● EXERCISE AIM: Pull out every line in the entries below that contains the word "overall", and copy each of those lines.

● TASK INPUT:
▼▼▼

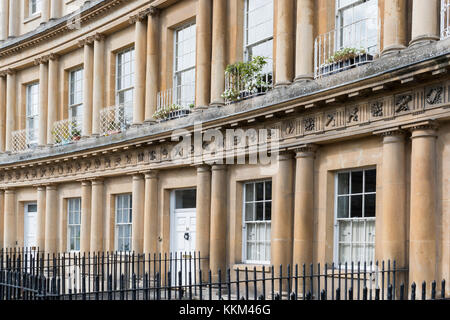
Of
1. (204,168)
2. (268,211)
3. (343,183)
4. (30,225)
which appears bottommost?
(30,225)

▲▲▲
▼▼▼

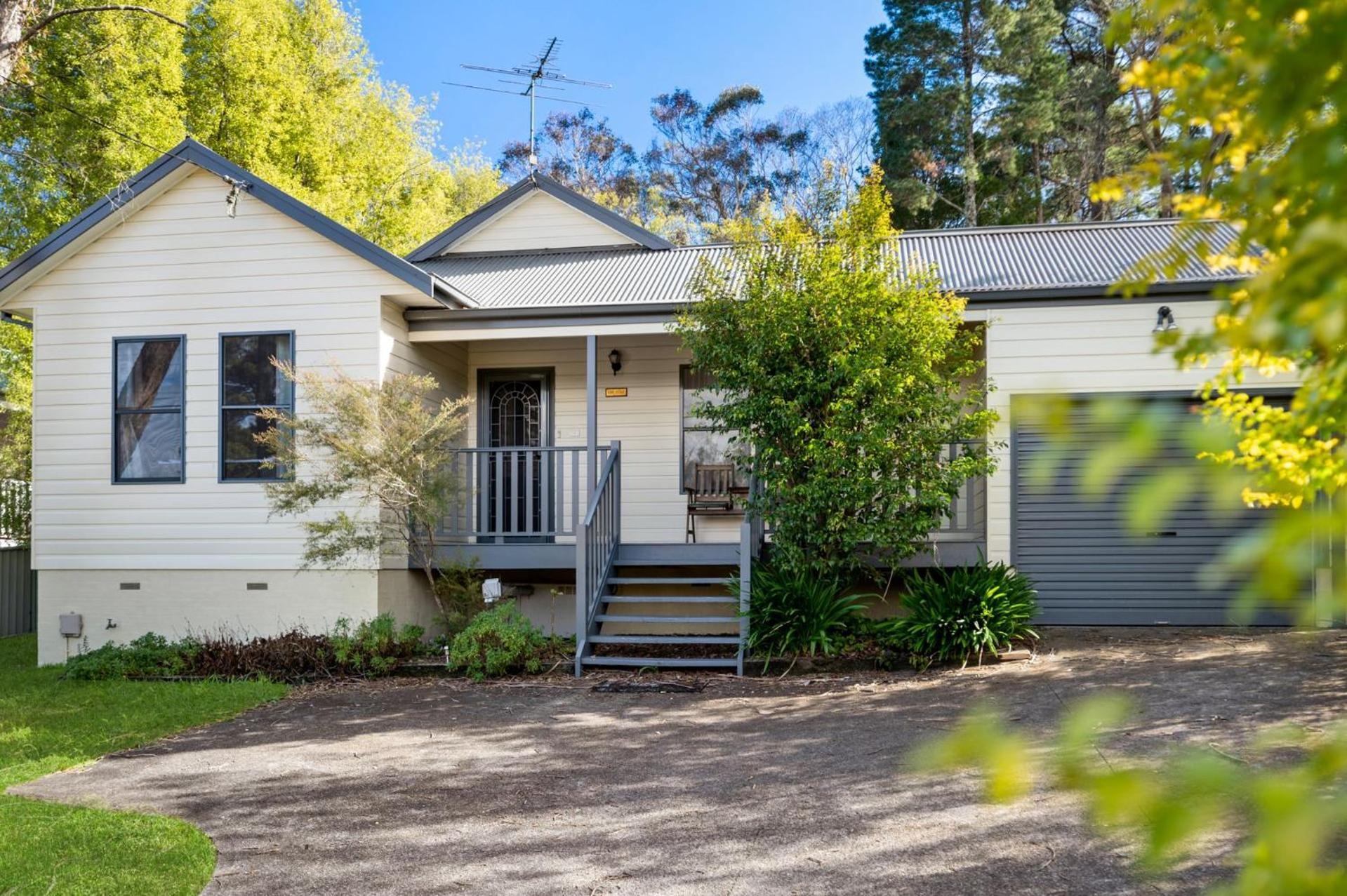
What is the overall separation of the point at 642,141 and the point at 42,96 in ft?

▲▲▲

● PROBLEM SOLUTION:
What is the overall separation of the point at 642,141 and the point at 42,96 in ft?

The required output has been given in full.